HUD buys defaulted VA and FHA homes and resells them. The VA benefit, 0 down, is only available to eligible veterans, though HUD will often sell homes through FHA financing (currently 3% down).

Rest assured, the VA benefit is exclusively for veterans.

The 51% GMAC sale to Cerberus is one of the most ironic sales I can remember. As the article said, ResCap was isolated from the rest of GMAC to help protect it from suffering the ratings downgrades that GM was facing in 2005. It was very important at the time for ResCap to have investment-grade credit ratings so they could be competitive when offering mortgage loans. Now the whole situation has been turned on its head. Only 2 years ago, ResCap was called the "crown jewel" of GMAC, but now it is a giant stinking turd.

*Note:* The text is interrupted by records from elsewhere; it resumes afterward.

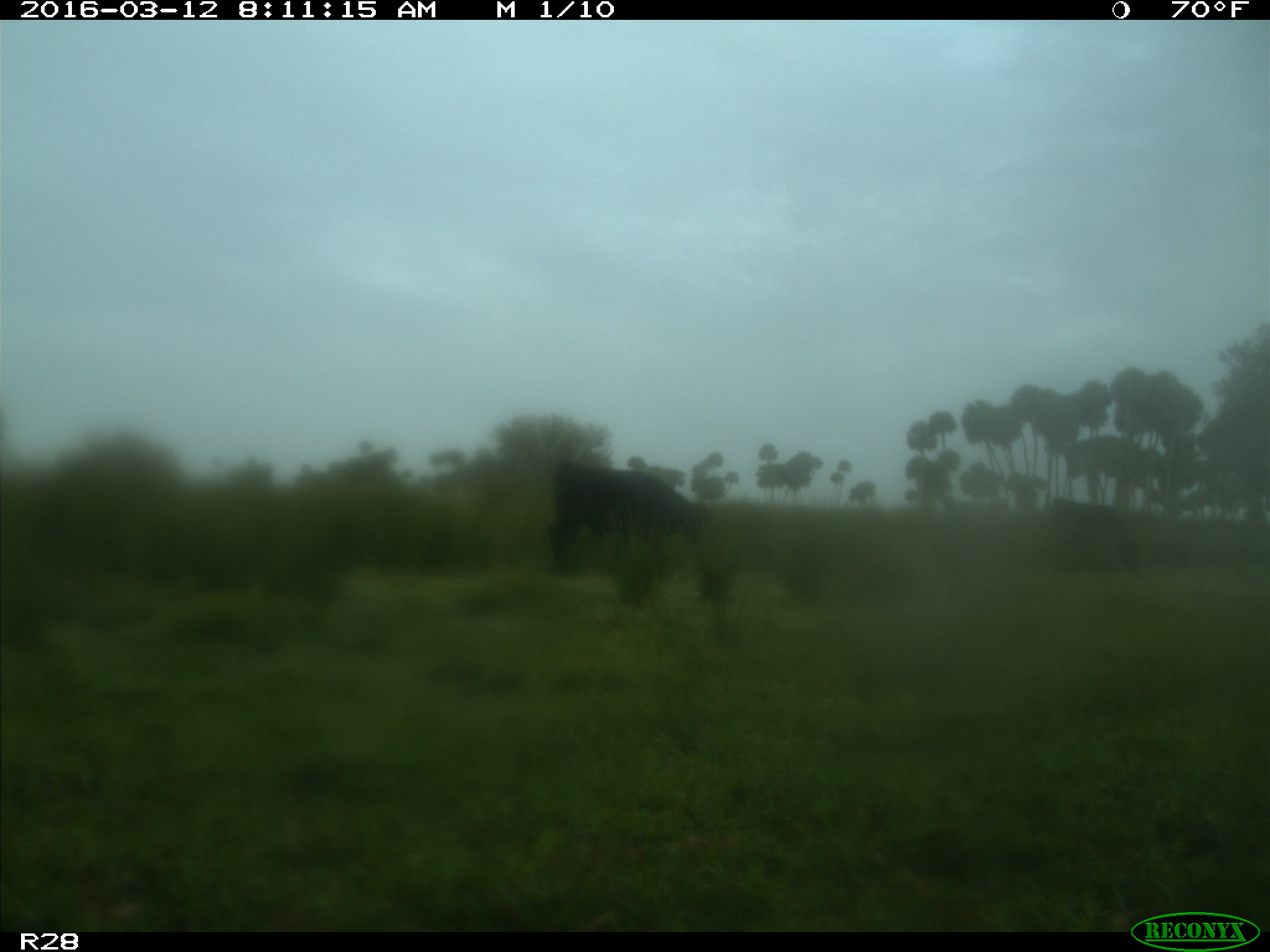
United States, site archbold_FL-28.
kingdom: Animalia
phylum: Chordata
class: Mammalia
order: Artiodactyla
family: Bovidae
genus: Bos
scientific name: Bos taurus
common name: domestic cow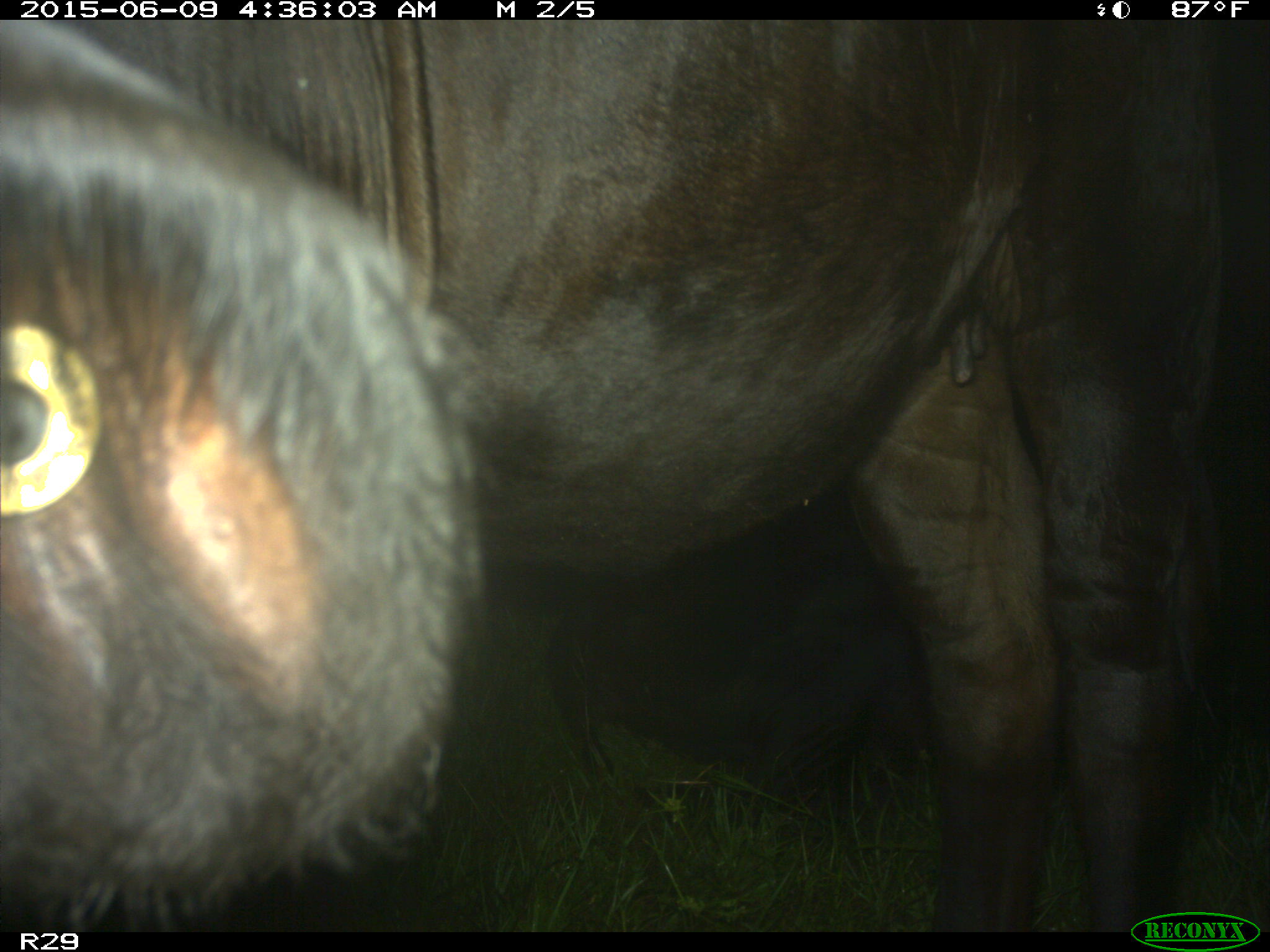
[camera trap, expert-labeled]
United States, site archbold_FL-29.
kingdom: Animalia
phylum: Chordata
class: Mammalia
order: Artiodactyla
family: Bovidae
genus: Bos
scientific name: Bos taurus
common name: domestic cow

By the same token, 51% of GMAC was sold to help protect GMAC's credit rating from suffering rating downgrades because of GM. It became clear that not selling part of GMAC would actually be worse for GM because GMAC ratings downgrades would have made the company uncompetitive for financing autos.

In early 2007, GM had to cough up $1 billion to Cerberus because it was determined that the mortgage assets had declined in value before the closing. While GM still holds a 49% interest and GMAC is a drag on GM earnings, it's clear that GM would have suffered even greater losses if it kept all of GMAC.

Thank you, Nigel, & am sorry for this delayed reply. You are right-- I looked up the co. that apparently does VA foreclosures, Ocwen, & according to their website, anybody can buy a VA foreclosure and get VA financing, but non-vets must put 5% down. With that, they'd get a VA rate of 6% (on the day I looked). Also (& I found this rather unusual--)they tell you on the website that they don't use credit scores.

So hopefully they verify the income/asset form they require!